## DIRECTIONS FOR THIS TASK
In the records below, find the line with "[citizen-science consensus label]"; retype that line and all the following lines through the end, exactly, and add nothing.

## RECORDED DATA
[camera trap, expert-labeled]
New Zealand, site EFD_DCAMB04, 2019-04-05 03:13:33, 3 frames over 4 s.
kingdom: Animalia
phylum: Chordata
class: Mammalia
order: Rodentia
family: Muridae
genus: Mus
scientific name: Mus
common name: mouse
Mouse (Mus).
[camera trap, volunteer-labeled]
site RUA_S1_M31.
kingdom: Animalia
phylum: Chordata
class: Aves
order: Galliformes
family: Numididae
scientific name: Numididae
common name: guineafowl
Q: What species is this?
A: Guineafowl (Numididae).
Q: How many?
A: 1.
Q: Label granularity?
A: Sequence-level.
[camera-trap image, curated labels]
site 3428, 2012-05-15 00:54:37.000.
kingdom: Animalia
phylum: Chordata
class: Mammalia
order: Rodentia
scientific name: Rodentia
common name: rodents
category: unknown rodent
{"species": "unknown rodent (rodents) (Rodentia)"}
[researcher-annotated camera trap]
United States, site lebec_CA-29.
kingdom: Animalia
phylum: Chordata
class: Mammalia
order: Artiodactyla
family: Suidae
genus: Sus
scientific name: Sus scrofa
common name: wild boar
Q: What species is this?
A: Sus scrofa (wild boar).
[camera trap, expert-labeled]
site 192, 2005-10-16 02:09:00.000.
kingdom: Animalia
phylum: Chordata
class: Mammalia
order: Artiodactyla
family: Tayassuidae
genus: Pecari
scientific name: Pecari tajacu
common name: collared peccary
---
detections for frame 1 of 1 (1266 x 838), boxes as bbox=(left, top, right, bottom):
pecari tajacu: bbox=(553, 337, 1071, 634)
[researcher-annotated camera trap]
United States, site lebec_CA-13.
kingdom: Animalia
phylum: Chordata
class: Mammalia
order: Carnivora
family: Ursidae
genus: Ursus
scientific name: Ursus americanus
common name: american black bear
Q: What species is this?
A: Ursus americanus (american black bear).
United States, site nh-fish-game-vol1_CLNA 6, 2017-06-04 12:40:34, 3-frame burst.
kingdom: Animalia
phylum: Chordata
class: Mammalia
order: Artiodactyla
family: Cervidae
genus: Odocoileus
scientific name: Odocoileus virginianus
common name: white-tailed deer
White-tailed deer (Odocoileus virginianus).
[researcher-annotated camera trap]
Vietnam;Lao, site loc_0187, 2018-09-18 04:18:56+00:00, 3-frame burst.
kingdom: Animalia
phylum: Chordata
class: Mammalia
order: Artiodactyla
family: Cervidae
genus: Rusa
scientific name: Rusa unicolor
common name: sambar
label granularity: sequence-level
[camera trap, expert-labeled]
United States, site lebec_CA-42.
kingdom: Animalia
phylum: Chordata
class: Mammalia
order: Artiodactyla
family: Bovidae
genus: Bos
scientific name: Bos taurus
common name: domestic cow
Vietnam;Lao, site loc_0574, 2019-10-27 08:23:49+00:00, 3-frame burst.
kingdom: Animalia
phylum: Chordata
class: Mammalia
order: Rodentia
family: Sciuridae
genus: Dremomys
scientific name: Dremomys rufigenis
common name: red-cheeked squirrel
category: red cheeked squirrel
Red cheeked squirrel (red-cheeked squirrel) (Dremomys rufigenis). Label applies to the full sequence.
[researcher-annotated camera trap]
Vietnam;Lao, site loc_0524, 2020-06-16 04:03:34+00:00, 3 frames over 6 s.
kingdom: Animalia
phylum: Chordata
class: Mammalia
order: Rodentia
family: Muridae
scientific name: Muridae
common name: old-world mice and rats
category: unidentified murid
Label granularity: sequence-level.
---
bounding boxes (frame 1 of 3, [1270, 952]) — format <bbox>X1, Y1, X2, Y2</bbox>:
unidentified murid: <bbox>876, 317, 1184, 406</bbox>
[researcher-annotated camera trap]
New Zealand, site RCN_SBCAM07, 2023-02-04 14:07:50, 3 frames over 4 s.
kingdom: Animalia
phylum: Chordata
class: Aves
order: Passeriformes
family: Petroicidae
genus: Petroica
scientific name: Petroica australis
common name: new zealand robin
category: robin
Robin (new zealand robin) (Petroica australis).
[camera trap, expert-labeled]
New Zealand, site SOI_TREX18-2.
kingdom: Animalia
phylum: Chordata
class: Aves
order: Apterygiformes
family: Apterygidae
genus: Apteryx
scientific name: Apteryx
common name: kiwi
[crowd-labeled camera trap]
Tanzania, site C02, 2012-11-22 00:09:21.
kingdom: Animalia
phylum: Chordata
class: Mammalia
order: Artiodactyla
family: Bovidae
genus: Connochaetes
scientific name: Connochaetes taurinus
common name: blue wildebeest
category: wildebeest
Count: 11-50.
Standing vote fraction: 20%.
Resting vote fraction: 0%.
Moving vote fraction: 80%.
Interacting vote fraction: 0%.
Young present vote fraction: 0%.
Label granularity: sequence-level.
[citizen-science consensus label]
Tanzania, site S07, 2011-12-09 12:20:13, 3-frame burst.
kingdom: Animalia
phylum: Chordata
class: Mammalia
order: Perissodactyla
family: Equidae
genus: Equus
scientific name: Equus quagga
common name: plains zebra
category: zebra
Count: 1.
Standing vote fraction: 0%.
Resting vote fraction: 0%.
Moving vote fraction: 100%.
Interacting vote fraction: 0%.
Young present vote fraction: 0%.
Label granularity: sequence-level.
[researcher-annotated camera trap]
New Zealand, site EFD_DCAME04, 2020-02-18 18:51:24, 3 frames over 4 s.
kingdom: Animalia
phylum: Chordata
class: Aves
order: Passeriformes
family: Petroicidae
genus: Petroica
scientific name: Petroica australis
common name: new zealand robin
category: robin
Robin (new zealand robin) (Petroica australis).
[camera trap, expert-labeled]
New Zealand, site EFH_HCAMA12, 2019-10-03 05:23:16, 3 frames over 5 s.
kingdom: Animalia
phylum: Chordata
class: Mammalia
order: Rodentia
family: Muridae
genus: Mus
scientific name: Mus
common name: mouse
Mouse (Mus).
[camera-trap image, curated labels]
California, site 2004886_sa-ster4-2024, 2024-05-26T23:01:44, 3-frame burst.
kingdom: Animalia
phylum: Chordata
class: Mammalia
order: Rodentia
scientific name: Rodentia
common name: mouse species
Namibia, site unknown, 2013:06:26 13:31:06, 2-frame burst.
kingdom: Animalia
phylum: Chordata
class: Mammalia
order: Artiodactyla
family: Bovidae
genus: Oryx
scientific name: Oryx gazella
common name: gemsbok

## RESPONSE AREA
[citizen-science consensus label]
Tanzania, site S07, 2011-12-09 12:20:13, 3-frame burst.
kingdom: Animalia
phylum: Chordata
class: Mammalia
order: Perissodactyla
family: Equidae
genus: Equus
scientific name: Equus quagga
common name: plains zebra
category: zebra
Count: 1.
Standing vote fraction: 0%.
Resting vote fraction: 0%.
Moving vote fraction: 100%.
Interacting vote fraction: 0%.
Young present vote fraction: 0%.
Label granularity: sequence-level.
[researcher-annotated camera trap]
New Zealand, site EFD_DCAME04, 2020-02-18 18:51:24, 3 frames over 4 s.
kingdom: Animalia
phylum: Chordata
class: Aves
order: Passeriformes
family: Petroicidae
genus: Petroica
scientific name: Petroica australis
common name: new zealand robin
category: robin
Robin (new zealand robin) (Petroica australis).
[camera trap, expert-labeled]
New Zealand, site EFH_HCAMA12, 2019-10-03 05:23:16, 3 frames over 5 s.
kingdom: Animalia
phylum: Chordata
class: Mammalia
order: Rodentia
family: Muridae
genus: Mus
scientific name: Mus
common name: mouse
Mouse (Mus).
[camera-trap image, curated labels]
California, site 2004886_sa-ster4-2024, 2024-05-26T23:01:44, 3-frame burst.
kingdom: Animalia
phylum: Chordata
class: Mammalia
order: Rodentia
scientific name: Rodentia
common name: mouse species
Namibia, site unknown, 2013:06:26 13:31:06, 2-frame burst.
kingdom: Animalia
phylum: Chordata
class: Mammalia
order: Artiodactyla
family: Bovidae
genus: Oryx
scientific name: Oryx gazella
common name: gemsbok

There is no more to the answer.